- IT services and lending company Spenda (SPX) reports $693,000 in cash inflows for the June quarter, marking a 10% increase from the prior quarter
- Brings FY22 cash revenue to $2.3 million, representing 107% year-over-year growth
- The company’s loan portfolio remained stable with a balance of $12.1 million as of June 30, and additional capital is expected to be deployed through a new debt warehouse.
- The $50 million facility was announced today for a three-year term, and Spenda believes it will help accelerate the company’s growth
- Spenda shares are down 17.65% at 1.4 cents per share at 1:49 p.m. AEST
IT services and lending company Spenda (SPX) reported $693,000 in cash inflows for the June quarter, marking a 10% increase from the previous quarter.

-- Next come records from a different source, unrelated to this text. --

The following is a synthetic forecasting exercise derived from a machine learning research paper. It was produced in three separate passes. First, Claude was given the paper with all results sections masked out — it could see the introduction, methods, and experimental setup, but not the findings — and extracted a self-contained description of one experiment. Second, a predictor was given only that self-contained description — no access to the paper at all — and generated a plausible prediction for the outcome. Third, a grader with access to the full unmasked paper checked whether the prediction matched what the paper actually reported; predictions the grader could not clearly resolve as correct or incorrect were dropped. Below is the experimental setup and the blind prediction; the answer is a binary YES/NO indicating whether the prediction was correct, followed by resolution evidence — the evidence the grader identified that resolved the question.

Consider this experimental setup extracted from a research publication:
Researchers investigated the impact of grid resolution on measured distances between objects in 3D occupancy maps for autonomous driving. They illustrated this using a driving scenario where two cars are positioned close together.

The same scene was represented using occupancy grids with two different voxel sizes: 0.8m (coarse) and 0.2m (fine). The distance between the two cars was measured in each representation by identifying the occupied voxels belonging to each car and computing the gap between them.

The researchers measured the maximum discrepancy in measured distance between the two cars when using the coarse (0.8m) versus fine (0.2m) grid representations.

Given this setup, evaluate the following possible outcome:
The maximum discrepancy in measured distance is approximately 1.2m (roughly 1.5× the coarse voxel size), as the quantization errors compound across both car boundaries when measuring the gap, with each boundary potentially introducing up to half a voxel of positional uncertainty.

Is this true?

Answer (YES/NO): NO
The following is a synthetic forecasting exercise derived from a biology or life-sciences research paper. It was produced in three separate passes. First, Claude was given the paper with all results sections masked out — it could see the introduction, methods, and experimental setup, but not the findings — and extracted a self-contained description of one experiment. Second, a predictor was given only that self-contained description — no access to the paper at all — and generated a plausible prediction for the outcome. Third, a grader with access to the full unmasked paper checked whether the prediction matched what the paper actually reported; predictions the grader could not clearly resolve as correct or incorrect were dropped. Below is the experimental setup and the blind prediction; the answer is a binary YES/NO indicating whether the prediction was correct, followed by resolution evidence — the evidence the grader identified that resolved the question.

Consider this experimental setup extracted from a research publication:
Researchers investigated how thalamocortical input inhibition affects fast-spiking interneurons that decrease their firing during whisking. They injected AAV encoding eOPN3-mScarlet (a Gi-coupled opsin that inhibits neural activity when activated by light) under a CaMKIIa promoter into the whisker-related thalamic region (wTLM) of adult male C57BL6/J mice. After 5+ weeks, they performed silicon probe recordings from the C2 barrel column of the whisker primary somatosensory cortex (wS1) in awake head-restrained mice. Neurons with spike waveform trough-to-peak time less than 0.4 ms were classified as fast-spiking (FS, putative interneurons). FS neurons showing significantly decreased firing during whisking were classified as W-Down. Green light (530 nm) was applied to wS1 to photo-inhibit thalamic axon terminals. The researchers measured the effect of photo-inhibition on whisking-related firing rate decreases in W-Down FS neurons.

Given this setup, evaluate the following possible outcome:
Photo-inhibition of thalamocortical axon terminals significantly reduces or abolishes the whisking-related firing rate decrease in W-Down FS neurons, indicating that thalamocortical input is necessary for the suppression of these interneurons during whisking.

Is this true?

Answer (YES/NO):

This result brings cash inflows for FY22 to $2.3 million, representing a growth of 107% over FY2021.
Annual recurring revenue (ARR) continued to grow and now represents 95% of company revenue. This aligns with Spenda’s new core business model which focuses on ARR rather than project-based work.
Spenda also saw a 500% quarter-over-quarter increase in business-to-business (B2B) payment flows, as merchant payment flows between businesses and consumers remained constant over the past two quarters.
For the full fiscal year 2022, however, Spenda’s loan portfolio has seen a 155% increase since acquiring Invigo in July 2021.
Its current loan portfolio is earning an average of 19% quarter over quarter.
The company ended the quarter with $7.6 million in cash.
Meanwhile, Spenda said he expected more capital to be deployed now that he had established a warehouse of debt.
Alongside today’s quarterly report, the IT stock announced it was entering into a $50 million credit facility agreement with an Australian private credit fund to provide capital to accelerate the company’s growth. .
The facility, which would have more favorable financing terms than the existing facilities, will allow the company to increase its net margins and enter into larger transactions that fall within its credit policy guidelines.
“Scaling our lending facilities through our debt warehouse puts the business in a strong position to capitalize on anticipated B2B payments trends,” said SPX Managing Director Adrian Floate.
“With increasing digital adoption and growth in global commerce, the demand for better payment infrastructure and faster access to working capital solutions will continue to accelerate.”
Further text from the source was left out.